> **Task prompt**: Look in the data below for the line that contains "In the photograph, does". Copy that line and the remaining lines exactly.

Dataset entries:
+ + +

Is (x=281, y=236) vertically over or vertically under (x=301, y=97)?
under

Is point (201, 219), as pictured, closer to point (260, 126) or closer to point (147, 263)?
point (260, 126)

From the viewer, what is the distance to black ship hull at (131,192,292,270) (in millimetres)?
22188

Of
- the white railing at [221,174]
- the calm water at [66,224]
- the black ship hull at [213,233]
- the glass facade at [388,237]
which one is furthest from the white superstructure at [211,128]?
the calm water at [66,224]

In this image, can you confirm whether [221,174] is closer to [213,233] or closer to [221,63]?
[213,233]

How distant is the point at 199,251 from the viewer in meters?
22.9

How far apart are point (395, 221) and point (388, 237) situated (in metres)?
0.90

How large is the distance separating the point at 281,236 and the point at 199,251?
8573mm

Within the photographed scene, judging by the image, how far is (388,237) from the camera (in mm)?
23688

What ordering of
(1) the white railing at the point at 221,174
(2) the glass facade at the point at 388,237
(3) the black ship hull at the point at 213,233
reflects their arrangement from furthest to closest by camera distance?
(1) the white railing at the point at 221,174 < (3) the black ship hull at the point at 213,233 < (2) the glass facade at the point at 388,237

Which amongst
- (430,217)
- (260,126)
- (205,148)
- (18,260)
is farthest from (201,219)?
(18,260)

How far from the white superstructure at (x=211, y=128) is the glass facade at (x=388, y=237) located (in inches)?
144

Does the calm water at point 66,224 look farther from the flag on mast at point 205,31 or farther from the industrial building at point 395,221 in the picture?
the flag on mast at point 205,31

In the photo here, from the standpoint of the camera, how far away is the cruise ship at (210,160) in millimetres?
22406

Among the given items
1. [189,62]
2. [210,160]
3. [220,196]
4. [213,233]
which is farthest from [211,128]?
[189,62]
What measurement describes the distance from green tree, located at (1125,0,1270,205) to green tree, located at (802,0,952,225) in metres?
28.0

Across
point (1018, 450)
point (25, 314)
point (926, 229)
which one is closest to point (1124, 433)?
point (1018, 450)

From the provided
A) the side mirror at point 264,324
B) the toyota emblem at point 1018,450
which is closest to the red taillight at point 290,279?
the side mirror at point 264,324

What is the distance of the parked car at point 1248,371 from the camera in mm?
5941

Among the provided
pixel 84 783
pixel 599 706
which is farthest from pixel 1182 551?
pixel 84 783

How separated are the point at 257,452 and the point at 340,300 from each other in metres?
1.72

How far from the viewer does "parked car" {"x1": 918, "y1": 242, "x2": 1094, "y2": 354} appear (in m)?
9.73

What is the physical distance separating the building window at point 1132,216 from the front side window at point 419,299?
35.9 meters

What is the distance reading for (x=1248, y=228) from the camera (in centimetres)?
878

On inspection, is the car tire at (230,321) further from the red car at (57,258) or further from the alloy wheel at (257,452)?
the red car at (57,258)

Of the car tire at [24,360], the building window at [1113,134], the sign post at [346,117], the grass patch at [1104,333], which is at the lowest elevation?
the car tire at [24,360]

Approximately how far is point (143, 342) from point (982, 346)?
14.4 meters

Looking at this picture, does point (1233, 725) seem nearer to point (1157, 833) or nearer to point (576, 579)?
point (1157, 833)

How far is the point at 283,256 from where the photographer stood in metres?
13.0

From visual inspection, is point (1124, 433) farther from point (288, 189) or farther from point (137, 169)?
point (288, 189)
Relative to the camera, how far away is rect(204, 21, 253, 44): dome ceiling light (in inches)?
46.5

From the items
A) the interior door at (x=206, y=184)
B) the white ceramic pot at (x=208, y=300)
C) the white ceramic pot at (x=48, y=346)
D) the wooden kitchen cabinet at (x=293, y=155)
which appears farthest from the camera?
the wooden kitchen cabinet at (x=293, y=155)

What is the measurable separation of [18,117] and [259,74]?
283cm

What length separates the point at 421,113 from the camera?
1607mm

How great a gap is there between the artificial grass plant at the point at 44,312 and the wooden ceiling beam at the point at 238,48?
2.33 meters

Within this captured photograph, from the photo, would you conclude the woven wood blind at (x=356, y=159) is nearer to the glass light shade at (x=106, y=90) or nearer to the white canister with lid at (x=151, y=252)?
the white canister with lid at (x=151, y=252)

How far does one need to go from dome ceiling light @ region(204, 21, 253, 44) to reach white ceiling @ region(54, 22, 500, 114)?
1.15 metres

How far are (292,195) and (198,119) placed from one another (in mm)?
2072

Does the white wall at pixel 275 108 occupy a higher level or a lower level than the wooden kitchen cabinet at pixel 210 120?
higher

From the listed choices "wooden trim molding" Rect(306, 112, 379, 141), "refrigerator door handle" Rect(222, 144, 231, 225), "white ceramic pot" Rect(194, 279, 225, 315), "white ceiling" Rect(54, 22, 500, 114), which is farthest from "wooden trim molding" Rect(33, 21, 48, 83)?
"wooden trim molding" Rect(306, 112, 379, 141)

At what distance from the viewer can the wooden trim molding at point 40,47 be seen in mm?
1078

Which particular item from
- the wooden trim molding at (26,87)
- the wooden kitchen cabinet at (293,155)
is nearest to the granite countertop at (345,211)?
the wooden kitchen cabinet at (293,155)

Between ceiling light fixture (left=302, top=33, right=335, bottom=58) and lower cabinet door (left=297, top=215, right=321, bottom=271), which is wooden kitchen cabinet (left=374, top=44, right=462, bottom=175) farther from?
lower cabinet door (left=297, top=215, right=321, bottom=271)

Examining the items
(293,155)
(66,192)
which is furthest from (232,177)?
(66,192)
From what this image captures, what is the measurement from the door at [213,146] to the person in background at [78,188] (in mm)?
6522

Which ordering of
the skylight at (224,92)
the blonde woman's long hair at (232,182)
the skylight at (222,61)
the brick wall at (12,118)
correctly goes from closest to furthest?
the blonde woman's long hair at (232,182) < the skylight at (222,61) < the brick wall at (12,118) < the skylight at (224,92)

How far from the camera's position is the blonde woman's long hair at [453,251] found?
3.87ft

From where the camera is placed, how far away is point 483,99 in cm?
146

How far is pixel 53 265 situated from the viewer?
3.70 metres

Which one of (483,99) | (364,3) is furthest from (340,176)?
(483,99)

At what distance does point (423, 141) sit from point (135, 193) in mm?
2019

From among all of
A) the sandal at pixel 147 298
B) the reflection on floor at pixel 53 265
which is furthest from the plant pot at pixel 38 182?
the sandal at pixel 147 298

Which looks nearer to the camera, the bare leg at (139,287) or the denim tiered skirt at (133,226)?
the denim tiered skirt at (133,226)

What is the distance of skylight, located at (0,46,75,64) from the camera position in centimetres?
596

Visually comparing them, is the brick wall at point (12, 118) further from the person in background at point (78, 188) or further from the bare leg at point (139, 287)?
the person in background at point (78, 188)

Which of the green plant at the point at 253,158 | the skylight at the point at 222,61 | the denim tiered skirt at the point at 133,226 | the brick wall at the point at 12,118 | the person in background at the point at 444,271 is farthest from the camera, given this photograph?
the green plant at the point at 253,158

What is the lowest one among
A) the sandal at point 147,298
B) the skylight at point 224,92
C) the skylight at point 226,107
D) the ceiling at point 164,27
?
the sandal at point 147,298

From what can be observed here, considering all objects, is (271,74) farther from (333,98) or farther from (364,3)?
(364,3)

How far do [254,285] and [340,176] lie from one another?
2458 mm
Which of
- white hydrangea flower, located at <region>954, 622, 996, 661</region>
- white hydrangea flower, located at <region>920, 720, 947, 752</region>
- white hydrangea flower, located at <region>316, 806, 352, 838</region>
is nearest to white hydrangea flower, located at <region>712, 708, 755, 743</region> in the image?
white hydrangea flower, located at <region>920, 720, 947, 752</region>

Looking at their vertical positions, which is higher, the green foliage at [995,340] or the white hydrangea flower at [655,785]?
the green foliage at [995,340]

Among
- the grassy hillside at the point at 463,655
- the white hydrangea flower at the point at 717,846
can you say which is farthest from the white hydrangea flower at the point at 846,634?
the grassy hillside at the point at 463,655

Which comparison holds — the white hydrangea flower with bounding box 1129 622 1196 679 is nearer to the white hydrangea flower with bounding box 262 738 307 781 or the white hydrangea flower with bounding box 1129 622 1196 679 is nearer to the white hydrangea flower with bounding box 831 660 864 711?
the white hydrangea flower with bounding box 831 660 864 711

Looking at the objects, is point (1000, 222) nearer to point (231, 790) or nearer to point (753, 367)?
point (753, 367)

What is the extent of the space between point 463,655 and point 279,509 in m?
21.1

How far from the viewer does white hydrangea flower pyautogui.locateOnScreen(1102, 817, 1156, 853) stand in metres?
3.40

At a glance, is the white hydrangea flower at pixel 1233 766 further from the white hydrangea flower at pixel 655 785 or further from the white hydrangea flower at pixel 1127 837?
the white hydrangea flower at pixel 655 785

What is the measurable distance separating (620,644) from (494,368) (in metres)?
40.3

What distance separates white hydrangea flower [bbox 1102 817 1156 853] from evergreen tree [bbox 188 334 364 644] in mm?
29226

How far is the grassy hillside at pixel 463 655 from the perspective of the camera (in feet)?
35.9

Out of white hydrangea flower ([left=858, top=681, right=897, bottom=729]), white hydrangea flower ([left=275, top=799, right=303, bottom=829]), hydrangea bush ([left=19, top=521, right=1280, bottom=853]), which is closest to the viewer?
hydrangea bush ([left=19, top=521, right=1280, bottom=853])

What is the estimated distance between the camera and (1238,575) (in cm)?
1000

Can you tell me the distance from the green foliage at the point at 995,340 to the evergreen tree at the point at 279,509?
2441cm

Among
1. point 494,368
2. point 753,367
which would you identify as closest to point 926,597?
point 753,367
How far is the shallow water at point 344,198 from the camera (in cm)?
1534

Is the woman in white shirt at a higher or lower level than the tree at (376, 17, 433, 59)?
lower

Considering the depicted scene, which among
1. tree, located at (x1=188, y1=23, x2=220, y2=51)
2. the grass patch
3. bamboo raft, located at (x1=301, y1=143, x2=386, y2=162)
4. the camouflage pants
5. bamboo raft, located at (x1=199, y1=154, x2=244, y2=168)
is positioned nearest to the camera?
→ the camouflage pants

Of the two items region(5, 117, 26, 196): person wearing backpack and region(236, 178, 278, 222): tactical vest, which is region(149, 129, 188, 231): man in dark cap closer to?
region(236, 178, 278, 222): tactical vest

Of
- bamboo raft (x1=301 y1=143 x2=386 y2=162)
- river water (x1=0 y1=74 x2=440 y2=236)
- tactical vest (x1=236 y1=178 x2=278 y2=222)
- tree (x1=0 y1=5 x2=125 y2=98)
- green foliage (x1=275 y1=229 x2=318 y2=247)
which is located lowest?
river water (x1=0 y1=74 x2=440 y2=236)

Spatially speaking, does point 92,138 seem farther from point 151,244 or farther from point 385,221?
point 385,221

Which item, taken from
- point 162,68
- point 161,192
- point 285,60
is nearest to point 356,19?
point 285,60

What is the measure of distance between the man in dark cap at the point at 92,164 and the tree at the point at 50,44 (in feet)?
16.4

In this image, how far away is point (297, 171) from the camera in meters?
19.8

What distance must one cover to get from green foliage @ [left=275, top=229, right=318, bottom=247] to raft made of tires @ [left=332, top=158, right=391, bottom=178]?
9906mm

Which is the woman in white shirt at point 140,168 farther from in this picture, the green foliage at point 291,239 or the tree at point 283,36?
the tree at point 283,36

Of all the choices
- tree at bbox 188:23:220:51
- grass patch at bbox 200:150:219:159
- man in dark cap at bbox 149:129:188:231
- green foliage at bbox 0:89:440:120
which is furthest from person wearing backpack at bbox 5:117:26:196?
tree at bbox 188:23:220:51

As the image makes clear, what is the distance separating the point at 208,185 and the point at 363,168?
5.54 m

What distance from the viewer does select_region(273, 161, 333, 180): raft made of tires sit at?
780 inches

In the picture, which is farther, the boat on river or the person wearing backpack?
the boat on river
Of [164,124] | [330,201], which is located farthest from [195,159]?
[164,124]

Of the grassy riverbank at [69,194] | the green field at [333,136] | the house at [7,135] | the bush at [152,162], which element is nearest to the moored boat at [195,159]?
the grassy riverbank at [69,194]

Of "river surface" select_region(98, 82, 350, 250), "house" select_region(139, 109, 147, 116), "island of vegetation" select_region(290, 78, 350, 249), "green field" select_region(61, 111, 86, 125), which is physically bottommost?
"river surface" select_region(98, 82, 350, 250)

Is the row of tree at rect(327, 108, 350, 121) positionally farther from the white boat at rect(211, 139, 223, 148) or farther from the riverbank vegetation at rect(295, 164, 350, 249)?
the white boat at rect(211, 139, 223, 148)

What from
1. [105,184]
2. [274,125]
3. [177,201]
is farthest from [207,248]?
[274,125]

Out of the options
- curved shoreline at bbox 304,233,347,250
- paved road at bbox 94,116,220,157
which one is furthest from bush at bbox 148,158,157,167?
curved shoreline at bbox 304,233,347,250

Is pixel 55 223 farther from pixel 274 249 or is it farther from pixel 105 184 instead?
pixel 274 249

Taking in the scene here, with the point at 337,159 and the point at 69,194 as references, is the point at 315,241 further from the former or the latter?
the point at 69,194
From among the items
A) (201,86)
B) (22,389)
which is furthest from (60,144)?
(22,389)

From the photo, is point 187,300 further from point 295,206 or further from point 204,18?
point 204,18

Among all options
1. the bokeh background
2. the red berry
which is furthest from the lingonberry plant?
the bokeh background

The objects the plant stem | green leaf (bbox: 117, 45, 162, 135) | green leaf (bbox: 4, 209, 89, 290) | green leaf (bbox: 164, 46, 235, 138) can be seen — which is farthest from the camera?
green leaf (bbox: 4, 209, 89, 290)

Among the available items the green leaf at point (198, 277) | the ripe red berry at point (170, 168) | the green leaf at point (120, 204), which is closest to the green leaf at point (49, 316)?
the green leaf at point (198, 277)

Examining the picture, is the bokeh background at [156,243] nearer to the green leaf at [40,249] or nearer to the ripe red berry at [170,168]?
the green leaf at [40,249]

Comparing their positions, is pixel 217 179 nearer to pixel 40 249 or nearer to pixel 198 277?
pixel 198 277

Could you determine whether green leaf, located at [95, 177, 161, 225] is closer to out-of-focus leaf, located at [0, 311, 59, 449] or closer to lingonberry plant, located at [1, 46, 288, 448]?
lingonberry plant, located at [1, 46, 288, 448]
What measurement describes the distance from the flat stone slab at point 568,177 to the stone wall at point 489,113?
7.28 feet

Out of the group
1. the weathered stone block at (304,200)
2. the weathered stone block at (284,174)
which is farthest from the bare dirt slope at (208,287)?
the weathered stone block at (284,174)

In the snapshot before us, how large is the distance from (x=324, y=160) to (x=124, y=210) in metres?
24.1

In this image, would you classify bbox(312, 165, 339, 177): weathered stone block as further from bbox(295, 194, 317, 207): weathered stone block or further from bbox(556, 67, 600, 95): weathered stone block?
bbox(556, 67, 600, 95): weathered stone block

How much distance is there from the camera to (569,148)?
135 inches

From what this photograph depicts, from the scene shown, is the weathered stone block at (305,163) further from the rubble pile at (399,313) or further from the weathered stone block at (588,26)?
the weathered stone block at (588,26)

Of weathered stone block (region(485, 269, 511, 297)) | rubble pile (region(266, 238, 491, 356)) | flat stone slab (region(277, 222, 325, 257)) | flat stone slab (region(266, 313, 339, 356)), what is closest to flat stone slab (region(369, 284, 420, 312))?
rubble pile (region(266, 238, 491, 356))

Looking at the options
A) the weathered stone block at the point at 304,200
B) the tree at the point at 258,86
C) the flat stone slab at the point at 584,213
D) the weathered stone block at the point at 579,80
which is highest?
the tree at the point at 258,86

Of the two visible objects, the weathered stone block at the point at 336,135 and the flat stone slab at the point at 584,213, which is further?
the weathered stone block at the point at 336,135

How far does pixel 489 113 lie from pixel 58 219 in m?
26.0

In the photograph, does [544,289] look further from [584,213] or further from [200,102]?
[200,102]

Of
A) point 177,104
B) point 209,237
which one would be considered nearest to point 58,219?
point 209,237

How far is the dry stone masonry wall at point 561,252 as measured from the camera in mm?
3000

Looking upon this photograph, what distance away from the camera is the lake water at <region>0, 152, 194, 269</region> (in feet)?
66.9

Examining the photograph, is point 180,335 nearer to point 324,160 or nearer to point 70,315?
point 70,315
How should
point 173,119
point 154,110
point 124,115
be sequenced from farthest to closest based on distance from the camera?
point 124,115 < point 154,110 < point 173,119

+ + +

> **Task answer**:
In the photograph, does [544,289] look further from [584,213] or further from [200,102]?
[200,102]

Of
A) point 177,104
B) point 209,237
which one would be considered nearest to point 58,219?
point 209,237

How far is the dry stone masonry wall at point 561,252 as measured from the camera in mm?
3000

Looking upon this photograph, what distance away from the camera is the lake water at <region>0, 152, 194, 269</region> (in feet)?
66.9

Examining the photograph, is point 180,335 nearer to point 324,160 or nearer to point 70,315?
point 70,315
How should
point 173,119
point 154,110
point 124,115
be sequenced from farthest to closest based on distance from the camera?
point 124,115 < point 154,110 < point 173,119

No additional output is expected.